*Assignment*
Pick up the essay about Instagram and online image-making after its last sentence and write what comes next.

*Text excerpt*

━━━━━━━━

It’s not surprising that Instagram hid the number of likes that people were getting for a photo. The culture of social media can be ruthless and illusive. We can appear more popular than we are and might look brighter than our beliefs. It all can be an illusion and a facade. Instagram led the way with it because it is picture-based. And a picture, as you know, can say a thousand words but what’s important to remember is that the same picture can say a different set of thousand words to different individuals.
People have blamed Instagram to be a promoter of artifice and superficiality. They’ve called it fake and disingenuous. In fact, some influencers that have made a name primarily from Instagram have built their brand largely on pretty pictures instead of some profound thought behind their account. Their account is literally an account of all the fabulous pictures that they’ve taken everywhere, doing just about anything, with just about anyone. Trust me, I have seen some Instagram influencers asking their Uber drivers to take their picture as they sashay their way into an event. Is it too much? Some might say yes. I say “You do you, girl”. I don’t really know what that expression means. I just know that that’s the most politically correct way of saying “I don’t give a fuck how big a fool you make of yourself as long as people don’t know that I know you”. You get the gist.

━━━━━━━━

*Stored data*

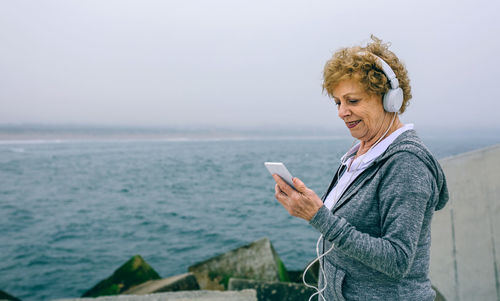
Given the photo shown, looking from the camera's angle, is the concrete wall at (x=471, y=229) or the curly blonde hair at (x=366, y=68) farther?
the concrete wall at (x=471, y=229)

━━━━━━━━

*Answer section*
Instagram hid likes because our Gen Z’s were becoming depressed when they didn’t score as many likes as their friends did. This was leading to mental health issues. These kids had started to doubt their self worth. Their self-esteem had taken a hit. So Instagram thought that it would hide the likes to the audience and this would make all the difference in the world of adolescent and young adult mental health.
But I didn’t expect Instagram to do anymore than that. It’s not instagram’s problem that we are raising self-absorbed humans who inundate their social media with selfies and beer bong pictures. Instagram didn’t give these kids smart phones when they were eleven. Instagram didn’t raise them up to be entitled to fame and popularity .
We raise kids. Adults raise kids. Adults also have the same tendencies when it comes to social media. We gauge success in real life by success on Instagram. We count followers and unfollow whoever unfollows us. That’s superficial, right? We expect to be the same influence on someone that they are on us. But that expectation is not because we are working on how we can influence people. That expectation is merely from the fact that we follow them. Why would anyone listen to our uninspiring thoughts just because we are listening to their thoughts? May be we don’t inspire the way they inspire us. So the follow for follow rule should go.
Also, Instagram insists that each thought have a picture. Actually the whole monologue that we write underneath a picture is termed “caption” in Instagram world. How eccentric is that? A caption is a fluid sentence of four or five words that describes a picture or an essay. It isn’t a whole thought. Unfortunately Instagram insists that it is. So be it.
While I have not had much trouble with keeping up with most of Instagram’s quirks, the insistence that we have a picture to put a thought out to the world is beyond me. And it wouldn’t have bothered me as much if there was a more effective microblogging platform. I would’ve just switched over.
We know Facebook has lost its footing and at least all of my friends are on Instagram. Twitter isn’t for moderately superfluous people. Snapchat is really an atrocity to a millennial like me. The long-read blogs aren’t everyone’s cup of tea. In this dearth of microblogging platforms Instagram’s non user friendly approach is a little bit of a sucker punch.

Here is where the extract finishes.